▶ _Dataset entries_
§ §

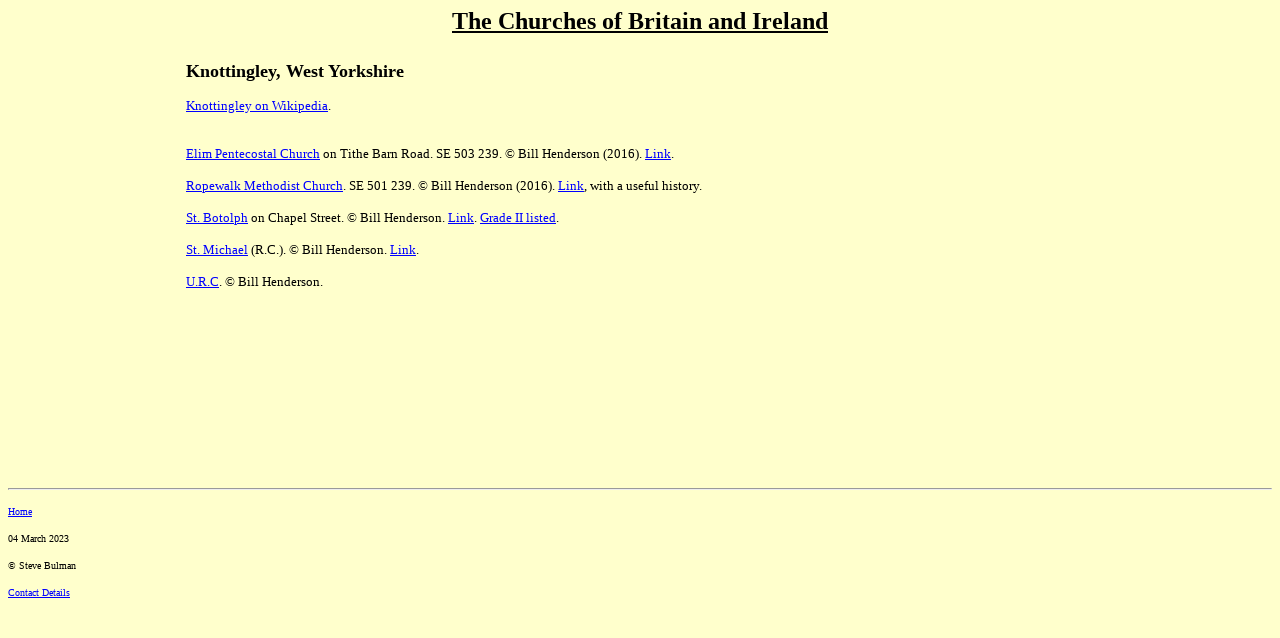

--- FILE ---
content_type: text/html
request_url: https://churches-uk-ireland.org/towns/k/knottingley.html
body_size: 960
content:
<html>

<head>
<meta name="Template" content="C:\PROGRAM FILES\MICROSOFT OFFICE\OFFICE\html.dot">
<meta name="GENERATOR" content="Microsoft FrontPage 6.0">
<title>The Churches of Britain and Ireland - Knottingley</title>
</head>

<body bgcolor="#FFFFCC" link="#0000FF" vlink="#800080">

<p align="center"><font size="5" face="Verdana"><b><u>The Churches of Britain and Ireland</u></b></font></p>

<table border="0" width="100%" cellpadding="8">
	<tr>
		<td width="150" valign="top"><script async src="//pagead2.googlesyndication.com/pagead/js/adsbygoogle.js"></script>
<!-- 120x240, created 28/04/08 -->
<ins class="adsbygoogle"
     style="display:inline-block;width:120px;height:240px"
     data-ad-client="ca-pub-9386060283015641"
     data-ad-slot="0821564317"></ins>
<script>
(adsbygoogle = window.adsbygoogle || []).push({});
</script></td><td><font face="Verdana" size="4"><strong>Knottingley, West Yorkshire</strong></font><p>
		<font face="Verdana" size="2">
		<a href="http://en.wikipedia.org/wiki/Knottingley">Knottingley on Wikipedia</a>.</font></p><p>
		<font size="2" face="Verdana"><br>
		<a href="../../images/w_york/knottingley_elim.jpg">Elim Pentecostal 
		Church</a> on Tithe Barn Road. SE 503 239. � Bill Henderson (2016).
		<a href="http://knottingleyelim.com/">Link</a>.</font></p>
		<p>
		<font face="Verdana" size="2">
		<a href="../../images/w_york/knottingley_meth.jpg">Ropewalk Methodist 
		Church</a>. SE 501 239. � Bill Henderson (2016).
		<a href="http://www.knottingley.org/history/methodist_church.htm">Link</a>, 
		with a useful history.</font></p>
		<p>
		<font size="2" face="Verdana">
		<a href="../../images/w_york/knottingley.jpg">St. Botolph</a> on Chapel 
		Street.
� Bill Henderson.
		<a href="http://knottingley.org/history/buildings/saint_botolphs.htm">
		Link</a>.
		<a href="http://www.britishlistedbuildings.co.uk/en-422264-church-of-st-botolph-#.V9Vdw4-cFaQ">
		Grade II listed</a>. </font></p>
<p><font face="Verdana" size="2"><a href="../../images/w_york/knottingley1.jpg">St. Michael</a> (R.C.). � Bill Henderson.
<a href="http://catholicdirectory.org/Catholic_Information.asp?ID=66751">Link</a>.</font></p>

<p><font face="Verdana" size="2"><a href="../../images/w_york/knottingley_urc.jpg">U.R.C</a>.
� Bill Henderson.</font></p><p>&nbsp;</p><p>&nbsp;</p>

		</td>
		<td width="150" valign="top"><script async src="//pagead2.googlesyndication.com/pagead/js/adsbygoogle.js"></script>
<!-- 120x240, created 28/04/08 -->
<ins class="adsbygoogle"
     style="display:inline-block;width:120px;height:240px"
     data-ad-client="ca-pub-9386060283015641"
     data-ad-slot="0821564317"></ins>
<script>
(adsbygoogle = window.adsbygoogle || []).push({});
</script></td></tr>
	<tr>
		<td colspan="3" align="center">&nbsp;<script async src="https://pagead2.googlesyndication.com/pagead/js/adsbygoogle.js?client=ca-pub-9386060283015641"
     crossorigin="anonymous"></script>
<ins class="adsbygoogle"
     style="display:inline-block;width:728px;height:90px"
     data-ad-client="ca-pub-9386060283015641"
     data-ad-slot="9989536990"></ins>
<script>
     (adsbygoogle = window.adsbygoogle || []).push({});
</script></td>
	</tr>
</table>

<hr>

<p><a href="../../index.htm"><font face="Verdana" size="1">Home</font></a></p>

<p><font face="Verdana" size="1">
<!--webbot bot="Timestamp" s-type="EDITED" s-format="%d %B %Y" startspan -->04 March 2023<!--webbot bot="Timestamp" i-checksum="27284" endspan --></font></p>

<p><font face="Verdana" size="1">� Steve Bulman</font></p>

<font face="Verdana" size="1"><a href="../../contact.html">Contact Details</a></font></p>
</body>
</html>


--- FILE ---
content_type: text/html; charset=utf-8
request_url: https://www.google.com/recaptcha/api2/aframe
body_size: 269
content:
<!DOCTYPE HTML><html><head><meta http-equiv="content-type" content="text/html; charset=UTF-8"></head><body><script nonce="obbhpCUbbBfVwGbZahW9xw">/** Anti-fraud and anti-abuse applications only. See google.com/recaptcha */ try{var clients={'sodar':'https://pagead2.googlesyndication.com/pagead/sodar?'};window.addEventListener("message",function(a){try{if(a.source===window.parent){var b=JSON.parse(a.data);var c=clients[b['id']];if(c){var d=document.createElement('img');d.src=c+b['params']+'&rc='+(localStorage.getItem("rc::a")?sessionStorage.getItem("rc::b"):"");window.document.body.appendChild(d);sessionStorage.setItem("rc::e",parseInt(sessionStorage.getItem("rc::e")||0)+1);localStorage.setItem("rc::h",'1768780658072');}}}catch(b){}});window.parent.postMessage("_grecaptcha_ready", "*");}catch(b){}</script></body></html>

§ §

▶ _Task_
Without the images, output all the entries exactly as they stand.

▶ _Reply_
--- FILE ---
content_type: text/html
request_url: https://churches-uk-ireland.org/towns/k/knottingley.html
body_size: 960
content:
<html>

<head>
<meta name="Template" content="C:\PROGRAM FILES\MICROSOFT OFFICE\OFFICE\html.dot">
<meta name="GENERATOR" content="Microsoft FrontPage 6.0">
<title>The Churches of Britain and Ireland - Knottingley</title>
</head>

<body bgcolor="#FFFFCC" link="#0000FF" vlink="#800080">

<p align="center"><font size="5" face="Verdana"><b><u>The Churches of Britain and Ireland</u></b></font></p>

<table border="0" width="100%" cellpadding="8">
	<tr>
		<td width="150" valign="top"><script async src="//pagead2.googlesyndication.com/pagead/js/adsbygoogle.js"></script>
<!-- 120x240, created 28/04/08 -->
<ins class="adsbygoogle"
     style="display:inline-block;width:120px;height:240px"
     data-ad-client="ca-pub-9386060283015641"
     data-ad-slot="0821564317"></ins>
<script>
(adsbygoogle = window.adsbygoogle || []).push({});
</script></td><td><font face="Verdana" size="4"><strong>Knottingley, West Yorkshire</strong></font><p>
		<font face="Verdana" size="2">
		<a href="http://en.wikipedia.org/wiki/Knottingley">Knottingley on Wikipedia</a>.</font></p><p>
		<font size="2" face="Verdana"><br>
		<a href="../../images/w_york/knottingley_elim.jpg">Elim Pentecostal 
		Church</a> on Tithe Barn Road. SE 503 239. � Bill Henderson (2016).
		<a href="http://knottingleyelim.com/">Link</a>.</font></p>
		<p>
		<font face="Verdana" size="2">
		<a href="../../images/w_york/knottingley_meth.jpg">Ropewalk Methodist 
		Church</a>. SE 501 239. � Bill Henderson (2016).
		<a href="http://www.knottingley.org/history/methodist_church.htm">Link</a>, 
		with a useful history.</font></p>
		<p>
		<font size="2" face="Verdana">
		<a href="../../images/w_york/knottingley.jpg">St. Botolph</a> on Chapel 
		Street.
� Bill Henderson.
		<a href="http://knottingley.org/history/buildings/saint_botolphs.htm">
		Link</a>.
		<a href="http://www.britishlistedbuildings.co.uk/en-422264-church-of-st-botolph-#.V9Vdw4-cFaQ">
		Grade II listed</a>. </font></p>
<p><font face="Verdana" size="2"><a href="../../images/w_york/knottingley1.jpg">St. Michael</a> (R.C.). � Bill Henderson.
<a href="http://catholicdirectory.org/Catholic_Information.asp?ID=66751">Link</a>.</font></p>

<p><font face="Verdana" size="2"><a href="../../images/w_york/knottingley_urc.jpg">U.R.C</a>.
� Bill Henderson.</font></p><p>&nbsp;</p><p>&nbsp;</p>

		</td>
		<td width="150" valign="top"><script async src="//pagead2.googlesyndication.com/pagead/js/adsbygoogle.js"></script>
<!-- 120x240, created 28/04/08 -->
<ins class="adsbygoogle"
     style="display:inline-block;width:120px;height:240px"
     data-ad-client="ca-pub-9386060283015641"
     data-ad-slot="0821564317"></ins>
<script>
(adsbygoogle = window.adsbygoogle || []).push({});
</script></td></tr>
	<tr>
		<td colspan="3" align="center">&nbsp;<script async src="https://pagead2.googlesyndication.com/pagead/js/adsbygoogle.js?client=ca-pub-9386060283015641"
     crossorigin="anonymous"></script>
<ins class="adsbygoogle"
     style="display:inline-block;width:728px;height:90px"
     data-ad-client="ca-pub-9386060283015641"
     data-ad-slot="9989536990"></ins>
<script>
     (adsbygoogle = window.adsbygoogle || []).push({});
</script></td>
	</tr>
</table>

<hr>

<p><a href="../../index.htm"><font face="Verdana" size="1">Home</font></a></p>

<p><font face="Verdana" size="1">
<!--webbot bot="Timestamp" s-type="EDITED" s-format="%d %B %Y" startspan -->04 March 2023<!--webbot bot="Timestamp" i-checksum="27284" endspan --></font></p>

<p><font face="Verdana" size="1">� Steve Bulman</font></p>

<font face="Verdana" size="1"><a href="../../contact.html">Contact Details</a></font></p>
</body>
</html>


--- FILE ---
content_type: text/html; charset=utf-8
request_url: https://www.google.com/recaptcha/api2/aframe
body_size: 269
content:
<!DOCTYPE HTML><html><head><meta http-equiv="content-type" content="text/html; charset=UTF-8"></head><body><script nonce="obbhpCUbbBfVwGbZahW9xw">/** Anti-fraud and anti-abuse applications only. See google.com/recaptcha */ try{var clients={'sodar':'https://pagead2.googlesyndication.com/pagead/sodar?'};window.addEventListener("message",function(a){try{if(a.source===window.parent){var b=JSON.parse(a.data);var c=clients[b['id']];if(c){var d=document.createElement('img');d.src=c+b['params']+'&rc='+(localStorage.getItem("rc::a")?sessionStorage.getItem("rc::b"):"");window.document.body.appendChild(d);sessionStorage.setItem("rc::e",parseInt(sessionStorage.getItem("rc::e")||0)+1);localStorage.setItem("rc::h",'1768780658072');}}}catch(b){}});window.parent.postMessage("_grecaptcha_ready", "*");}catch(b){}</script></body></html>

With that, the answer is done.